Jimmy Johnson wraca do biznesu w „radzie doradczej” Jerry’ego Jonesa, gdy Cowboys dokonują transakcji z CeeDee Lamb, negocjacje w sprawie kontraktu z Dak Prescottem
Jimmy Johnson i Jerry Jones nadal naprawiają swój związek. Wydaje się, że ta dwójka, która od bardzo długiego czasu pozostawała w kontrowersyjnych i napiętych stosunkach, jest na dobrej drodze. Wszystko zaczęło się, gdy w zeszłym sezonie Jones w końcu dodał Johnsona do pierścienia honoru swojej drużyny.
Pełniła nadal rolę doradczą wobec franczyzy. Jones ma radę doradczą, z której korzysta, aby przekazywać pomysły i próbować ocenić, co powinien zrobić jako wiodący decydent w sprawie franczyzy. Teraz Johnson jest oficjalnie tego częścią.
Johnson powiedział za pośrednictwem Sports Illustrated:
„Od czasu Ring of Honor jestem teraz członkiem jego rady doradczej [Jerry’ego Jonesa]. Wszystko jest teraz w porządku.

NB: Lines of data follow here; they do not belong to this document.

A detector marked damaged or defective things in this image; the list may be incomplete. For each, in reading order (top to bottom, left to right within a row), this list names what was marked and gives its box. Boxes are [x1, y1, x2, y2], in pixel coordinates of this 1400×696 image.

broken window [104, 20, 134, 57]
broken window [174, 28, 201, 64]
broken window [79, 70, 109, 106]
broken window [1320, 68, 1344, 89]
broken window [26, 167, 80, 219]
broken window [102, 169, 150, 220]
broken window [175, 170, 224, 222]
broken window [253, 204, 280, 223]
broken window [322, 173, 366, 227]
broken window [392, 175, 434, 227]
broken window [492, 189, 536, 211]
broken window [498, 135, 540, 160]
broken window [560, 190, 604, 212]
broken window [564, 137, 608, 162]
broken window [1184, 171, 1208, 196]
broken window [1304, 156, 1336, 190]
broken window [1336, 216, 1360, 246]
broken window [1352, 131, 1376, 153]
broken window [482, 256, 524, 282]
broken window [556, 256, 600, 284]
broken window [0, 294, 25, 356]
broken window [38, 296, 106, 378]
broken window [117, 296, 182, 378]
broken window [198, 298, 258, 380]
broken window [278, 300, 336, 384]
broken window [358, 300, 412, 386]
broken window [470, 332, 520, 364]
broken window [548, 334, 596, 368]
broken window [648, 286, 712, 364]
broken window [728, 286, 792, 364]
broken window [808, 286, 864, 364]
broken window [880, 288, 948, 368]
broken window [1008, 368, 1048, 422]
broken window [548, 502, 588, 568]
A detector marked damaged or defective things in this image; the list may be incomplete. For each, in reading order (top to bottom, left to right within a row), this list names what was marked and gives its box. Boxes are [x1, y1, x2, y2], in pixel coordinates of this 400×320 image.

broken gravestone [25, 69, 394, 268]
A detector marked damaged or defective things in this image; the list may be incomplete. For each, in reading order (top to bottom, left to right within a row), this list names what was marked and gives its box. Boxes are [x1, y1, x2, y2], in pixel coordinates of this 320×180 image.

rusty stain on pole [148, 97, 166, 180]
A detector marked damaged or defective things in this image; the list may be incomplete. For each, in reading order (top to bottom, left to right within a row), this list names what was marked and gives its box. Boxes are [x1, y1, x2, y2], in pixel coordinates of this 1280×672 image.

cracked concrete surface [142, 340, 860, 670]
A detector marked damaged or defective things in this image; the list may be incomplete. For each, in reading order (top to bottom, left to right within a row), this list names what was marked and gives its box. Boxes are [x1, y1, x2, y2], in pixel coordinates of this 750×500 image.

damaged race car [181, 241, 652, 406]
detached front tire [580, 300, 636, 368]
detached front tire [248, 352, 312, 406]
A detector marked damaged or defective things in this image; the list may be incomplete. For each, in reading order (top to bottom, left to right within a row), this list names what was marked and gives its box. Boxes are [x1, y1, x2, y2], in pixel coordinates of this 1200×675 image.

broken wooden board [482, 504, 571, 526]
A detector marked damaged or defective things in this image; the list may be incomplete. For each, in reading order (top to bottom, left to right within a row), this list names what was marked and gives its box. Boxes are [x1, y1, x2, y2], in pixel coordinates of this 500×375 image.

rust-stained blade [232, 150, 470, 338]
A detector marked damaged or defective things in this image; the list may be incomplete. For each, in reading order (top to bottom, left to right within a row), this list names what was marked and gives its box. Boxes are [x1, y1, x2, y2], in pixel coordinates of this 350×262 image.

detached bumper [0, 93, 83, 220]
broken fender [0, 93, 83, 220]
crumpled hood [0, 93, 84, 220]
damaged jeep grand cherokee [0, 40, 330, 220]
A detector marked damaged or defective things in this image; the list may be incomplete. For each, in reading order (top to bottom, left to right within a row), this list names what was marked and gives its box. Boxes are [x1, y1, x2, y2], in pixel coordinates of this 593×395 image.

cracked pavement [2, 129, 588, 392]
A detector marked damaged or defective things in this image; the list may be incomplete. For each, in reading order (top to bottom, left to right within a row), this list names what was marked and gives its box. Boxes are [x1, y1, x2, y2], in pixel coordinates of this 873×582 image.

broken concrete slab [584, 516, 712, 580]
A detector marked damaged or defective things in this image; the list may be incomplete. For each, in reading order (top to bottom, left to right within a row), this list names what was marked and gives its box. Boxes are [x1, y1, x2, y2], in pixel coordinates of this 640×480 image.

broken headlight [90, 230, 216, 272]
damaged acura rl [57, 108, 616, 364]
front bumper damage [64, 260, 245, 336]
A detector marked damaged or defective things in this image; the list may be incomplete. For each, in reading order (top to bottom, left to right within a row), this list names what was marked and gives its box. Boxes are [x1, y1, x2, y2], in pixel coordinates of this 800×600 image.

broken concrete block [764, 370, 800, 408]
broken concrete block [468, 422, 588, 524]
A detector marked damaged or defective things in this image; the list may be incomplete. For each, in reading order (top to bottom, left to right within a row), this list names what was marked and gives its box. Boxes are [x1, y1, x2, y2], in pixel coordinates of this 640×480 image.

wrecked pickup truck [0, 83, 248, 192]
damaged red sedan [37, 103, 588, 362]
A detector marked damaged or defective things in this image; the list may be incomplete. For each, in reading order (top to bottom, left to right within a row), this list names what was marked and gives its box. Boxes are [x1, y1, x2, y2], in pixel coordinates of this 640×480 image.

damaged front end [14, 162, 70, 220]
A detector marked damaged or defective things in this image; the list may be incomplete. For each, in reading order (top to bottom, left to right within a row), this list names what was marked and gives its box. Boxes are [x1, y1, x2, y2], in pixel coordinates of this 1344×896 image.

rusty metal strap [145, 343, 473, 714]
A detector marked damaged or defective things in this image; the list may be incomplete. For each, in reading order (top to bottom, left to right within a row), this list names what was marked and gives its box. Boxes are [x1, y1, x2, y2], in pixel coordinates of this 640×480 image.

Wróciłem do drużyny Cowboys.
To była długa podróż, ale wygląda na to, że wszystko naprawdę jest w porządku, jak powiedział Johnson w rozmowie z byłym trenerem Dallas Cowboys i właścicielem zespołu. Wygląda na to, że są gotowi na ponowną długą i owocną relację.
Johnson ujawnił, kiedy to wszystko nastąpiło:
„Rozmawialiśmy przez telefon przez około godzinę po jego porażce w Green Bay (w fazie play-off), a on mówił o tym, co musi zrobić, ponieważ podjął ważne decyzje dotyczące Mike’a McCarthy’ego, Dana Quinna i Daka Prescotta”.
Jones skontaktował się z Johnsonem w sprawie porażki z Green Bay Packers , która zaskoczyła zespół. Dał radę i tym samym został dodany do zarządu. To dobry moment, ponieważ zespół zajmuje się możliwymi przedłużeniami Daka Prescotta i CeeDee Lamb w najbliższej przyszłości.
Wyjaśnianie konfliktu właściciela Cowboys, Jerry’ego Jonesa, z Jimmym Johnsonem
Wszystkie problemy, które wydają się już ucichły, rozpoczęły się w latach 90., kiedy zespół był na szczycie po dwóch Super Bowl. W piątym roku pracy Jimmy’ego Johnsona na stanowisku trenera podejmował większość decyzji dotyczących zespołu, w tym odgrywał dużą rolę personalną.
Jednak to właśnie wtedy Jerry Jones stał się tym, kim wszyscy go dziś znają: właścicielem/GMem zespołu. Pełni obie role i chciał to zrobić z Johnsonem, odbierając w ten sposób część jego władzy.
Nie podobało się to Johnsonowi i nastąpił konflikt, który ostatecznie zmusił Jonesa do odejścia od głównego trenera. Później jednak przyznał, że prawdopodobnie zrobił to źle.